Start of Available records

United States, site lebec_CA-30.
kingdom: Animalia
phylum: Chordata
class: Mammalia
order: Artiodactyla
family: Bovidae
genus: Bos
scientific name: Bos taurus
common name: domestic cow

End of Available records
Start of Available records

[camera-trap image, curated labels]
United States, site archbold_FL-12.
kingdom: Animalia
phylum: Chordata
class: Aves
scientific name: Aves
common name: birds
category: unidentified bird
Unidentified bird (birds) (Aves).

End of Available records
Start of Available records

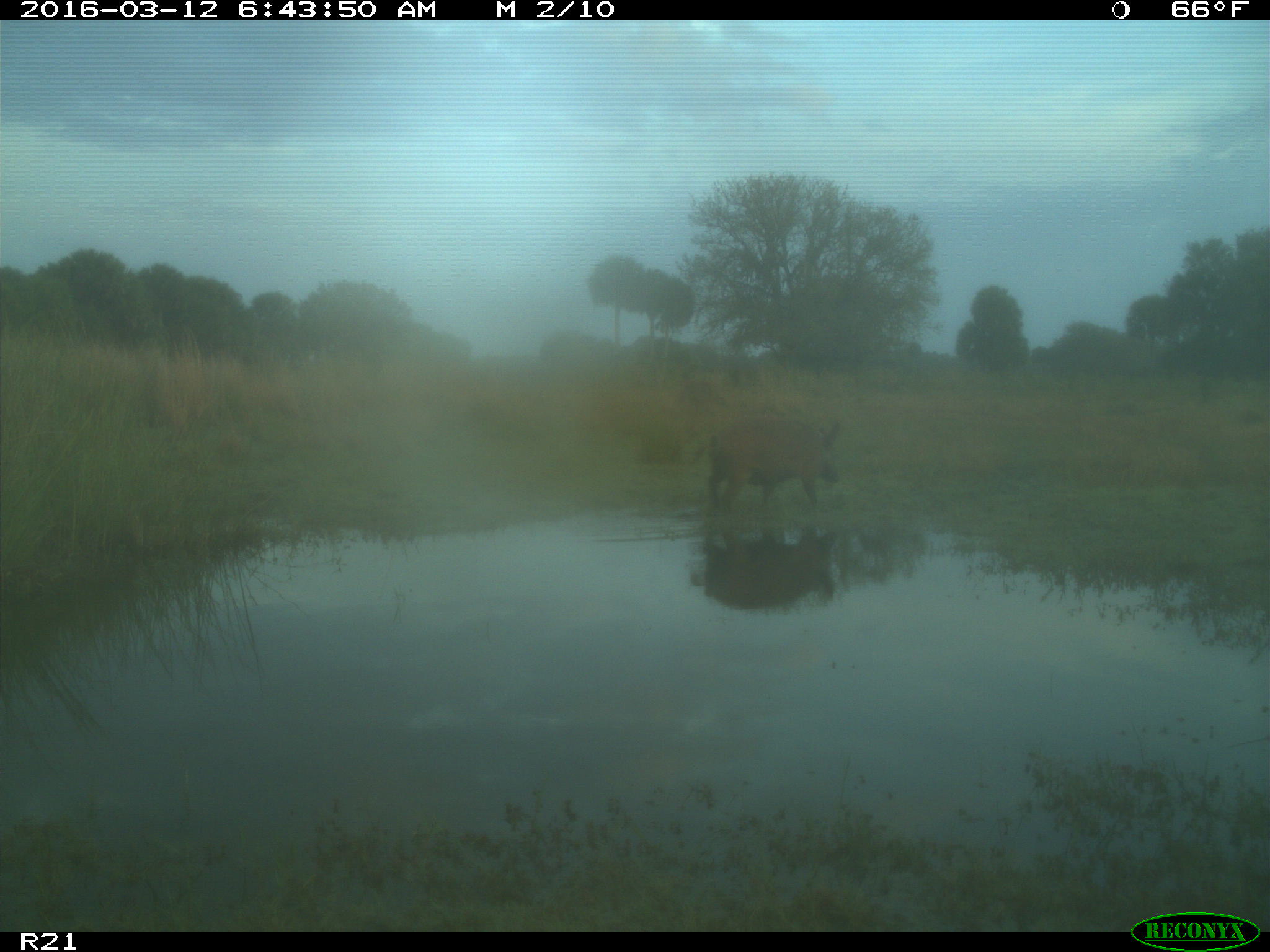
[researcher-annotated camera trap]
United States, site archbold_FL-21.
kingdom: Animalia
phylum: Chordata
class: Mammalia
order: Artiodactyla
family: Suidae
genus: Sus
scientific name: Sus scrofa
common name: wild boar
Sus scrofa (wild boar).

End of Available records

▶ Task instructions: Which lines in the records above contain the string "States"? Copy them.

▶ Solution to the problem:
United States, site lebec_CA-30.
United States, site archbold_FL-12.
United States, site archbold_FL-21.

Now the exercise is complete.